Moving (storm-following) nested domains

Data assimilation is performed for each domain separately, for 4DVar the domains should not be moving, thus fg and fg02 (and possible ep files) should come from fixed domain runs. For 4DEnVar, the eps should also come from fixed domain runs. On the other hand, the ensemble forecast and deterministic runs from analysis should still be moving domain runs. In the schematic diagram (in 1), pink denotes moving domain runs and yellow denote fixed domain runs.

CPU choreography

Ensemble forecast requires NUM_ENS*wrf_ntasks, all cpus on a node are utilized: wrf_ppn=HOSTPPN. If run_cycle.sh header specifies total_ntasks=NUM_ENS*wrf_ntasks, all runs will complete at the same time. If total_ntasks is smaller, the runs will complete in more than one batchs.
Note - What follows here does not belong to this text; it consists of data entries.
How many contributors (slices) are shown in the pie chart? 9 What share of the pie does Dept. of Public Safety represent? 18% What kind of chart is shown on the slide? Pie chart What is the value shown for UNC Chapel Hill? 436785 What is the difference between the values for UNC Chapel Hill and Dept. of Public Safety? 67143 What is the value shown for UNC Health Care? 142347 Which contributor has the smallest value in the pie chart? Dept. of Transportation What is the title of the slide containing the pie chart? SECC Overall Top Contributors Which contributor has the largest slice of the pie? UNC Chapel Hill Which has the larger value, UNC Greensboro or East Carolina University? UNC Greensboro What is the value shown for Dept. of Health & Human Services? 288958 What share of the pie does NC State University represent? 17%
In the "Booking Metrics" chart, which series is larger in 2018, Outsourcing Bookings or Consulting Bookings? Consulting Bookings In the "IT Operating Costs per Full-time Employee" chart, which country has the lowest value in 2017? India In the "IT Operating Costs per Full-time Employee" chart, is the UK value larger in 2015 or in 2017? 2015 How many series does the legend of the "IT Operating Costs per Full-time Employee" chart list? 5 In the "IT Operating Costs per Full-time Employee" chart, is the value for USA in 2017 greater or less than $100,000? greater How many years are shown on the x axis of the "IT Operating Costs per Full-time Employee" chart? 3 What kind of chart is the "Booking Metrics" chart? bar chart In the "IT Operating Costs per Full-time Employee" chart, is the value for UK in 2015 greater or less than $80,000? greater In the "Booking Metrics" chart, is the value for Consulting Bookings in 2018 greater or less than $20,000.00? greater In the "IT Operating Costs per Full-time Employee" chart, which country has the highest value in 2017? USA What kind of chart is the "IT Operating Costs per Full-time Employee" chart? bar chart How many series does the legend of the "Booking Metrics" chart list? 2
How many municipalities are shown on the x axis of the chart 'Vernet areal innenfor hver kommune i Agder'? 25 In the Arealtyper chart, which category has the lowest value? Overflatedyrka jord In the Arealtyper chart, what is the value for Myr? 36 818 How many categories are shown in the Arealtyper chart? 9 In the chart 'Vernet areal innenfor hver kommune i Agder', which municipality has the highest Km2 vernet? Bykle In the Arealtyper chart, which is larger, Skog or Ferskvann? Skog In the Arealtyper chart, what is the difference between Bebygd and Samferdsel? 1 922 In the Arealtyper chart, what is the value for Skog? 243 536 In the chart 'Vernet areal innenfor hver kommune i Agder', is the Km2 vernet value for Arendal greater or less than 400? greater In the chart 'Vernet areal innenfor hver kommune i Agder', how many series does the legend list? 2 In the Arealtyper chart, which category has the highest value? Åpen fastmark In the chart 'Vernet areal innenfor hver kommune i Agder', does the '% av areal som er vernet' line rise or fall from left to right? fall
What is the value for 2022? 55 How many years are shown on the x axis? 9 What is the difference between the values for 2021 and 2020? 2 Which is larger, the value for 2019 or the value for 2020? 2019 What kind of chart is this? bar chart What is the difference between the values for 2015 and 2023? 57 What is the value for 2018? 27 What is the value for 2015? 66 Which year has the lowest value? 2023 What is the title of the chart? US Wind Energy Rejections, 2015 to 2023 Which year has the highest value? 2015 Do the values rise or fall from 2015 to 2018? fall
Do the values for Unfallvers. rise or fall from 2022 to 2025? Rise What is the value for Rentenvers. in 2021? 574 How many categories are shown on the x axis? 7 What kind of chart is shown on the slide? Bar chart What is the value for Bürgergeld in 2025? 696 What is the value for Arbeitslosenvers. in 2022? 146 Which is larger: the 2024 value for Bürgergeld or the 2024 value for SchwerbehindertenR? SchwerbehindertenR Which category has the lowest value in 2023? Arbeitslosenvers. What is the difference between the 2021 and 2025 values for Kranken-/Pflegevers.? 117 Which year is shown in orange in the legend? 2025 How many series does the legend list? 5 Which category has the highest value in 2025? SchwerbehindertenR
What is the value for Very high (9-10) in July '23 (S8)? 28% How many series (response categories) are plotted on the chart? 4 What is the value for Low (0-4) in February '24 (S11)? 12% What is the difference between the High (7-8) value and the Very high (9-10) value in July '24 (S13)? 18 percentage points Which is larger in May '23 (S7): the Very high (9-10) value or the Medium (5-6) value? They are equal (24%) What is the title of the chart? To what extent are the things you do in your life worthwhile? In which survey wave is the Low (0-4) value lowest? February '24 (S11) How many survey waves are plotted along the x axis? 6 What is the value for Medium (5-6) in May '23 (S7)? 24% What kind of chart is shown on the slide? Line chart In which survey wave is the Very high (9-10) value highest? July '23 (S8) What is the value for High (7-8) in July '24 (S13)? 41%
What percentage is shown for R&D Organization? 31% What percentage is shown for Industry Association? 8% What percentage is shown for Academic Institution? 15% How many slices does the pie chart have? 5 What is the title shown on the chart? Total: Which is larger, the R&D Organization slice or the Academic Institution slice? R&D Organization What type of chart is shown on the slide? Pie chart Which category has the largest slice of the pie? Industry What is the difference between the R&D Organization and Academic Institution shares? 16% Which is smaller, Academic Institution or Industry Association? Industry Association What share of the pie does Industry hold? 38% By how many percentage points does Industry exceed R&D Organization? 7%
For EnKF/4DVar, due to larger memory demand we need to use smaller ppn, say enkf_ppn=4 (HOSTPPN=16). enkf_ntasks=NMCPU*NICPU*NJCPU and is usually set to (NUM_ENS+1)*1*1 (no domain decomposition). If total_ntasks is set to NUM_ENS*HOSTPPN (NUM_ENS nodes), 3 EnKFs can be run simultaneously with each EnKF occupying (NUM_ENS+1) CPUs or (NUM_ENS+1)/(HOSTPPN/enkf_ppn) nodes.

So far, no choreography designed for hybrid runs, since 4DVar and EnKF can be run simultaneously, it's hard to avoid conflicts over resources. So recommend using JOB_SUBMIT_MODE=2 for hybrid runs.


Installation tips and test case:

  1. Unpackage and compile all necessary code packages

  2. Modify run_cycle.sh header to assign CPU resources. The header should conform to your system's requirements. Modify the total_ntasks part (the name of system variable may be different). If necessary, modify job_submit.sh or even add your own execution lines.

  3. Modify configuration files to setup your experiment, change paths to the code packages, data files. Some model/DA options are given in the configuration file, if you want to personalize an option that's not in the configuration file, go modify the corresponding namelist generator/ module. The lowest part assigns CPU usage to different components (WRF runs, EnKF, 4DVar, etc)

  4. Submit/execute run_cycle.sh

  5. Check job status either by looking at standard error/output from run_cycle.sh, or use jstat to get a more dynamic look of each component's status

  6. Once completed, you will have analysis for each assimilation cycle, then run_forecast.sh to run forecast from these analyses.

Test case - Hurricane Katrina (2005)

A sample configuration file has been setup for the Katrina case: config/katrina_enkf

Test case data set can be found here: http://hfip.psu.edu/yxy159/katrinaTestData.tar

Once you completed steps 1 and 2, set DATA_DIR to the test data directory, then just submit/execute run_cycle.sh.